Türkiye Ekonomisi İçin Son Şans: Teknolojik Dönüşüm Zamanı!
2025-03-30
Yazar: Mehmet
Türkiye, teknolojik dönüşümün kritik bir eşikten geçtiğinin farkında. Eğer bu fırsat penceresi kaçırılırsa, gelişmiş ülkeleri yakalama şansımız önemli ölçüde azalabilir. Dolayısıyla boşa kaybedecek zamanımız yok. Önümüzdeki beş yılı çok iyi değerlendirmeliyiz.
Küresel ekonomi, büyük bir teknolojik dönüşüm sürecinden geçiyor. Yapay zekâdan otonom robotlara, kuantum bilgisayarlardan elektrikli araçlara kadar birçok farklı teknoloji, eş zamanlı olarak ekonomileri dönüşüme uğratıyor. Üretimden ulaşıma, depolamadan pazarlamaya kadar tüm ekonomik aktiviteler bu dönüşümden etkileniyor. Gelişmiş ülkeler, bu teknolojiler sayesinde küresel ekonomideki ağırlıklarını korumaya çalışırken, gelişmekte olan ülkeler de yeni nesil teknolojilerle aralarındaki farkı kapatmayı hedefliyor.

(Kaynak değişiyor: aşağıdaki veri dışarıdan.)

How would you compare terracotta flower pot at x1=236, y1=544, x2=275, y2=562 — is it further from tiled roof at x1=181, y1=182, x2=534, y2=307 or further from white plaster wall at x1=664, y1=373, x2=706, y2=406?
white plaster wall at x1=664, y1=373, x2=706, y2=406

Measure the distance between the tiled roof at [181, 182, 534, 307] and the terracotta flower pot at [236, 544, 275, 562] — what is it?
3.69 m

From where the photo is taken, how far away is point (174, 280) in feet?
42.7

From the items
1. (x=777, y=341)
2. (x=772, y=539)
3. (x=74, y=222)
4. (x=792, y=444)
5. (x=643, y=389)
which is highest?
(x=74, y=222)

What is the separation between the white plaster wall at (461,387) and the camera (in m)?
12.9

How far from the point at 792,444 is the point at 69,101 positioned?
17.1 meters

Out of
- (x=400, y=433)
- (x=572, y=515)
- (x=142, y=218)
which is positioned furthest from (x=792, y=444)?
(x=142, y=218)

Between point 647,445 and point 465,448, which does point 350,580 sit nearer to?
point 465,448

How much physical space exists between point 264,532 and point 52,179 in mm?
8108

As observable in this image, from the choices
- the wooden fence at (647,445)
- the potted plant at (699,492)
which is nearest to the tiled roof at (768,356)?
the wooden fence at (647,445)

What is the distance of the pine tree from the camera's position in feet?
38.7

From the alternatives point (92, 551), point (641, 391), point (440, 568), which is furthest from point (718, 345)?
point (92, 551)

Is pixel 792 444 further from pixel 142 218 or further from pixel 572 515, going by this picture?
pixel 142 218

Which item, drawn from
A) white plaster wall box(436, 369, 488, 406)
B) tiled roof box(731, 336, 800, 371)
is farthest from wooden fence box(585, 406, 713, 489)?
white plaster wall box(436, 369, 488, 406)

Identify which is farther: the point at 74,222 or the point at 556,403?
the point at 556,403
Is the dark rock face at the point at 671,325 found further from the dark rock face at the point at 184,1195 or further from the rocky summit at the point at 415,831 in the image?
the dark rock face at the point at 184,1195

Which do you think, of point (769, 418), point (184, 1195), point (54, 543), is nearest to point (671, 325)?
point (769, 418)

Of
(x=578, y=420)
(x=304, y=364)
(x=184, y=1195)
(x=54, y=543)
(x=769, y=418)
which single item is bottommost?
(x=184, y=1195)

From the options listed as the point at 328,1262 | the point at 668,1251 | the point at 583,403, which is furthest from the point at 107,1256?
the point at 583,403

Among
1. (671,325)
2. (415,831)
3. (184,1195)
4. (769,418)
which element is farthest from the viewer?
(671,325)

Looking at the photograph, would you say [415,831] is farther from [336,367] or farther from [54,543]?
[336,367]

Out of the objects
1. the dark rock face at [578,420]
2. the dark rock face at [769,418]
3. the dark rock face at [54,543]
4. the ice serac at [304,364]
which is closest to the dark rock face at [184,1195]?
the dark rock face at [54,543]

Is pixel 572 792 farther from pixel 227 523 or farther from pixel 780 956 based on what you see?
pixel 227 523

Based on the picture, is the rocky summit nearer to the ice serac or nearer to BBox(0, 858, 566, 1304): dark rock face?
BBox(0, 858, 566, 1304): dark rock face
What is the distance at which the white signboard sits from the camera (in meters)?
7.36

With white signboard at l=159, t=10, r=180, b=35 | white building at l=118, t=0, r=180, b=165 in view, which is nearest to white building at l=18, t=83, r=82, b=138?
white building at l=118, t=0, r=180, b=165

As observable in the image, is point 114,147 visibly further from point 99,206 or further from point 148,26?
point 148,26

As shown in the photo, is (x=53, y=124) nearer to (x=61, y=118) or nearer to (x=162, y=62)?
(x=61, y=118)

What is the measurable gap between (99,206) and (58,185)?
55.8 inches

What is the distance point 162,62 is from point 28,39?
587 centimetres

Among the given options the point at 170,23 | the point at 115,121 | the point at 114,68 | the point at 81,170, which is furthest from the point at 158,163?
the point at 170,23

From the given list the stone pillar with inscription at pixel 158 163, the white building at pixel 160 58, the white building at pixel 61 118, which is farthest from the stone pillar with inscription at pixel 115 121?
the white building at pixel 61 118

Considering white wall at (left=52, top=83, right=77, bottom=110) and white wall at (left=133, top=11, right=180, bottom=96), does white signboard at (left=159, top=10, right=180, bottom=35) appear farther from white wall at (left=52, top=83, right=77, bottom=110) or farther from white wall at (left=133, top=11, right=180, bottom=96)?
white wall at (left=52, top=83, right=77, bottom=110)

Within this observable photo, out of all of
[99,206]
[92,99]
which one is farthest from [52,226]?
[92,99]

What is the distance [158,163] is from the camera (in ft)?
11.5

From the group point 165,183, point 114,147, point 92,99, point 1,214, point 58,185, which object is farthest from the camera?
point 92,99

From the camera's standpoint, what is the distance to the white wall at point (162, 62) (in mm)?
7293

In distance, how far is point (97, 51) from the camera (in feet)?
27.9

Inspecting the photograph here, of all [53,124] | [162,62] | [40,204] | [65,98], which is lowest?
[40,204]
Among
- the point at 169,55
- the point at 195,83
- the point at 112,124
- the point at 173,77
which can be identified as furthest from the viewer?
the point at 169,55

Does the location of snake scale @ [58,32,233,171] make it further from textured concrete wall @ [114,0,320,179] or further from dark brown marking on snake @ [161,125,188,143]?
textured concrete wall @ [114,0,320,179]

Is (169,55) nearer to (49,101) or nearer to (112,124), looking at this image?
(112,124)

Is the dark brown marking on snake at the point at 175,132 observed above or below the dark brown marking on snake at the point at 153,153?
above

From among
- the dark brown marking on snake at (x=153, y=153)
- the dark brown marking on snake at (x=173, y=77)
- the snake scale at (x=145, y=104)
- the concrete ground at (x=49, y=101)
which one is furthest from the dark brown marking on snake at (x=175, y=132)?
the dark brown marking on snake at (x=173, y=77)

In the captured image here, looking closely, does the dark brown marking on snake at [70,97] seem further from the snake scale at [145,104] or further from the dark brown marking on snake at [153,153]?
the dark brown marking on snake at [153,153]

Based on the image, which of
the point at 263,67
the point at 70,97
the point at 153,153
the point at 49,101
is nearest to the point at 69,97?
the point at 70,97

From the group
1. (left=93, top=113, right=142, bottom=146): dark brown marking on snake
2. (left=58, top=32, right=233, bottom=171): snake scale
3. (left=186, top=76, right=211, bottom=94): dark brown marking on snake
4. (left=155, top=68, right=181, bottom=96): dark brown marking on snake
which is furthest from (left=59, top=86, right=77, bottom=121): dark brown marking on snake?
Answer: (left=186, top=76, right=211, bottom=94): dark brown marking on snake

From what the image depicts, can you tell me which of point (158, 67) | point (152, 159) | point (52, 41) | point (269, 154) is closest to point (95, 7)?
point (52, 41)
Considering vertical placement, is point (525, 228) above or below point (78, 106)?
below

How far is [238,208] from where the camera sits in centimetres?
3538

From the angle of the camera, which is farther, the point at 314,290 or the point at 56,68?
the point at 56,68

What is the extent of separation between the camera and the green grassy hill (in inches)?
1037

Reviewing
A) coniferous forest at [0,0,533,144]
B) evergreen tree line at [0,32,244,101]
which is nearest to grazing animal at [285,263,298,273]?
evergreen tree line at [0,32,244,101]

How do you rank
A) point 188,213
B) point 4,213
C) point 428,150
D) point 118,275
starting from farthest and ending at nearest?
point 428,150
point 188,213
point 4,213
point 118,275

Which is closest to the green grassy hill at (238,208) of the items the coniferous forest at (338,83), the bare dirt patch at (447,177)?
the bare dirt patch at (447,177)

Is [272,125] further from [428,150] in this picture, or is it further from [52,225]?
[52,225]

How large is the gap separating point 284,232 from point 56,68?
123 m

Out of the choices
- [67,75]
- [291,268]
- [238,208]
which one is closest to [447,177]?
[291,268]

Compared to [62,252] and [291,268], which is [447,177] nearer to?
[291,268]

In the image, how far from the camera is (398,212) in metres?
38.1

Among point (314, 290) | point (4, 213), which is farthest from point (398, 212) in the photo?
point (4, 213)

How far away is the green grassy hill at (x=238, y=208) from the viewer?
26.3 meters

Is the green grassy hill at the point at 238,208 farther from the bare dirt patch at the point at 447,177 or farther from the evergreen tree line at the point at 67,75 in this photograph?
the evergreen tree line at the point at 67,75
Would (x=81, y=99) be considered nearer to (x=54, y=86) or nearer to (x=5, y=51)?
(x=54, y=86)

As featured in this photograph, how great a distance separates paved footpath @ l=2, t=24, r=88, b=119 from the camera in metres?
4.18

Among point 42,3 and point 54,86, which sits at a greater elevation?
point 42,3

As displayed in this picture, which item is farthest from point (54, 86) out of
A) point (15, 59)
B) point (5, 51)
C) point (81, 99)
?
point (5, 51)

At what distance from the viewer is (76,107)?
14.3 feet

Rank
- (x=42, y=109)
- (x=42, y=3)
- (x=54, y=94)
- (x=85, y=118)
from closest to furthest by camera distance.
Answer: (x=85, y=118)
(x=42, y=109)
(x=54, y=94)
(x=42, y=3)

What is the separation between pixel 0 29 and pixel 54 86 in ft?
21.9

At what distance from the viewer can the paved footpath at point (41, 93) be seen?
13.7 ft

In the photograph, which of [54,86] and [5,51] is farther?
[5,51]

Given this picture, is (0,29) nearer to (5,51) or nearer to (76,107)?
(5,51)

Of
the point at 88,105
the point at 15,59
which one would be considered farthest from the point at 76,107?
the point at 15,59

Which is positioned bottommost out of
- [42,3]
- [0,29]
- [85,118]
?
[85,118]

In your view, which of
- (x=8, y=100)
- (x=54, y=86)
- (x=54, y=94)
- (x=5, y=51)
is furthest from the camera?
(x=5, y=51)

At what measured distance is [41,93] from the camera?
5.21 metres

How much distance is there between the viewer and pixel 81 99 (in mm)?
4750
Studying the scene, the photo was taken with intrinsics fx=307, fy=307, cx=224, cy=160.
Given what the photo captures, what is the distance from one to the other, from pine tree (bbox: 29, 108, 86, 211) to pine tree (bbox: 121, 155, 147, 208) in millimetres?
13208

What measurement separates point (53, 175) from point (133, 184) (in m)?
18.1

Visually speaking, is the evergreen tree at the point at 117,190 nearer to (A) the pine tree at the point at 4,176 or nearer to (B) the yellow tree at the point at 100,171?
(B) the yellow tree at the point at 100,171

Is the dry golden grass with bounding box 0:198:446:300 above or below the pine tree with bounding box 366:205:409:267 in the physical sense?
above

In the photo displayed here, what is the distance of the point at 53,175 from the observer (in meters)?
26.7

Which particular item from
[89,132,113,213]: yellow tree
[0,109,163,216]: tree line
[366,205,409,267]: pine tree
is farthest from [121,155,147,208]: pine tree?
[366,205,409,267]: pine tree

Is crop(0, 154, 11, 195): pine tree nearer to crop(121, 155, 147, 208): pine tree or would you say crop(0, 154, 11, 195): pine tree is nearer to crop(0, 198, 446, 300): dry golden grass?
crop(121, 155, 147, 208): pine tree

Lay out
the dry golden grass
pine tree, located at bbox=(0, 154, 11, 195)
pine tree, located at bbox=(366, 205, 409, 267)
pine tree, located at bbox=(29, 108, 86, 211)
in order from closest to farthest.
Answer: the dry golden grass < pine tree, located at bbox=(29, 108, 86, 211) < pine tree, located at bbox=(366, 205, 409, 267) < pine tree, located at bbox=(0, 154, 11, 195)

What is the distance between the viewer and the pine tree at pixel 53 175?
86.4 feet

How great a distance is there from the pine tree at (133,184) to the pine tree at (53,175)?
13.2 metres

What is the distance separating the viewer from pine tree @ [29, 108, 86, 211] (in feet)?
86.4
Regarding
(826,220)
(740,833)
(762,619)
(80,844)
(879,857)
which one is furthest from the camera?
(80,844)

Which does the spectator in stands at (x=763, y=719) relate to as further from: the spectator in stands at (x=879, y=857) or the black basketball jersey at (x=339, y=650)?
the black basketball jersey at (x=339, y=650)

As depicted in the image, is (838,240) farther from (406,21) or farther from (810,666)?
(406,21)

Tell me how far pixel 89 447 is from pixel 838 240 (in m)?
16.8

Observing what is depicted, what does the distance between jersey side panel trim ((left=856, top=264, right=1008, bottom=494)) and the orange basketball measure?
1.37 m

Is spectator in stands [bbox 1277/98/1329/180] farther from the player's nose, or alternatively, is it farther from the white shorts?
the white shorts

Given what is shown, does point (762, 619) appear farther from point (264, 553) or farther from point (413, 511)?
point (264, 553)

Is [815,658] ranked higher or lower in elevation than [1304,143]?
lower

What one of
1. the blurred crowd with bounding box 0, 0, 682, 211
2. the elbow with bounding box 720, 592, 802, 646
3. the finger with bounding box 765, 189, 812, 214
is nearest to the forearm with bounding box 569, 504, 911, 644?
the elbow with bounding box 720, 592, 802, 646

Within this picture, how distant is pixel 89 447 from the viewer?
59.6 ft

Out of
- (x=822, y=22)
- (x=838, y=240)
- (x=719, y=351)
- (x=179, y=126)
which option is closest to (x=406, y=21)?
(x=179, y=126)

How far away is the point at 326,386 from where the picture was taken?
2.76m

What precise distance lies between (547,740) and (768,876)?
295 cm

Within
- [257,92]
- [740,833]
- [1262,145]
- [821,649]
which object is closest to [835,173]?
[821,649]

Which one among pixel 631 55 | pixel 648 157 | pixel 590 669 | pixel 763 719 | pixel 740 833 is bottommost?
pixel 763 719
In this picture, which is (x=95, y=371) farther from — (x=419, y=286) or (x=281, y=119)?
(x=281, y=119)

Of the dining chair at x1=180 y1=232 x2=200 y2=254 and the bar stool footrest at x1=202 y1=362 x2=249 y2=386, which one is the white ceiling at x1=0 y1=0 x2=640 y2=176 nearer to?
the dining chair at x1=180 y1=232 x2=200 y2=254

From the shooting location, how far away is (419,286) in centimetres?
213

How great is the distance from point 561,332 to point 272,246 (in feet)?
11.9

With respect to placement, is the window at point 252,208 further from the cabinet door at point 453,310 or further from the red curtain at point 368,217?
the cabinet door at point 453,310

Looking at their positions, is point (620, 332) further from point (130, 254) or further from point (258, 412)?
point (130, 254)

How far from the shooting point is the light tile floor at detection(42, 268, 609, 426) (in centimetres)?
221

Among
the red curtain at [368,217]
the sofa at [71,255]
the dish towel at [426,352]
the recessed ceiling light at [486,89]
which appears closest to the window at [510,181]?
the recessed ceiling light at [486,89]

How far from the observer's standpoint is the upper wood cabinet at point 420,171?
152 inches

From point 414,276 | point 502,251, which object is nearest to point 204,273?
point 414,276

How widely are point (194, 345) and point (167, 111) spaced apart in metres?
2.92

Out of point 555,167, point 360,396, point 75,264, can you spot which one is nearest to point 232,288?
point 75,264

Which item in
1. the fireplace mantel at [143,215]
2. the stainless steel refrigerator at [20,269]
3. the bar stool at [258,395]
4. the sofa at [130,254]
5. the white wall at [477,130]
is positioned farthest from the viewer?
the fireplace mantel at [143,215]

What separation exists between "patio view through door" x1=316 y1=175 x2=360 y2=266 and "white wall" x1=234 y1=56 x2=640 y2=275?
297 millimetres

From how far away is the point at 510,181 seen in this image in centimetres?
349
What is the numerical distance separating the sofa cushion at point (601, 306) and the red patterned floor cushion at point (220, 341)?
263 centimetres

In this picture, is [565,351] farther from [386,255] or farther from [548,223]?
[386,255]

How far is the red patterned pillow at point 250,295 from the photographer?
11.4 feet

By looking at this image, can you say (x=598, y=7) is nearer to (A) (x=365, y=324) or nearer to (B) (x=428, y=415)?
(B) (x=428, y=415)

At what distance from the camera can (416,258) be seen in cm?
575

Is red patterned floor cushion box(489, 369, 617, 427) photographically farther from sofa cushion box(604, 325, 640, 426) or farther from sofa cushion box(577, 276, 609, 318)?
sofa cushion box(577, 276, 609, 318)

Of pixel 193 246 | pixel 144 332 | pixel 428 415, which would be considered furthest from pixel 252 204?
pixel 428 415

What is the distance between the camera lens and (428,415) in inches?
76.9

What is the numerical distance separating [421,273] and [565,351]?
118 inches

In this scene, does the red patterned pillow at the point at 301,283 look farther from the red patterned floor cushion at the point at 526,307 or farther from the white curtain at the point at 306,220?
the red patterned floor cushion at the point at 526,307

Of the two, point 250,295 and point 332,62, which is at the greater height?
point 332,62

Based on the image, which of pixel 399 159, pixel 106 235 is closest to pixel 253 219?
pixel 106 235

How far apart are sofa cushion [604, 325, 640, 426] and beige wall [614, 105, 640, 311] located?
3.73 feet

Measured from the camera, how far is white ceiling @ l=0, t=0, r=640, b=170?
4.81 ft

Özellikle ABD ve diğer Batılı ülkeler, gelişmekte olan ülkelerin bu teknolojileri kendi imkanları ile üretebilmesi konusundaki tedirginliklerini giderek artırıyor. Kendi tasarımları ile oluşturdukları küresel düzen aleyhlerine işlemeye başladıkça, oyunun kurallarını değiştirmek için düğmeye basmak zorunda kaldılar. ABD Başkan Yardımcısı J.D. Vance, bu durumu şu sözlerle özetliyor: "Küreselleşme fikri, fakir ülkelerin daha basit işler yaparken, zengin ülkelerin de küresel tedarik zincirinde daha yukarıya çıkacağı yönündeydi."
Ancak artık işler değişmeye başladı. Yeni nesil teknolojiler, gelişmiş ve gelişmekte olan ülkeler arasındaki güç mücadelesinin yönünü tayin etmede oldukça belirleyici olacak. Teknolojik dönüşüm, gelişmekte olan ülkeler için bazı tehditler barındırsa da aynı zamanda önemli fırsatlar da sunuyor.
Türkiye, bu teknolojik dönüşümün ne derece kritik olduğunun farkında. 2030'a kadar olan dönemde, sanayi ve teknolojik gelişimle ilgili izlenecek yol haritası açıklandı. 2019-2023 Sanayi ve Teknoloji Stratejisi döneminde belirli gelişmeler yaşansa da, bazı hedeflerde sapmalar gözlemlendi. Kovid-19 salgını ve yüksek enflasyon sonrasında oluşan makroekonomik istikrar kaybı bu durumda etkili oldu. Yüksek teknolojili ihracat payının yüzde 5,8'e ulaşması hedeflenmişti ancak yüzde 3,8'de kaldı. Ar-Ge harcamalarının GSYH'ye oranının yüzde 1,8'e çıkarılması hedeflenirken, bu oran yalnızca 1,42’ye çıkabildi.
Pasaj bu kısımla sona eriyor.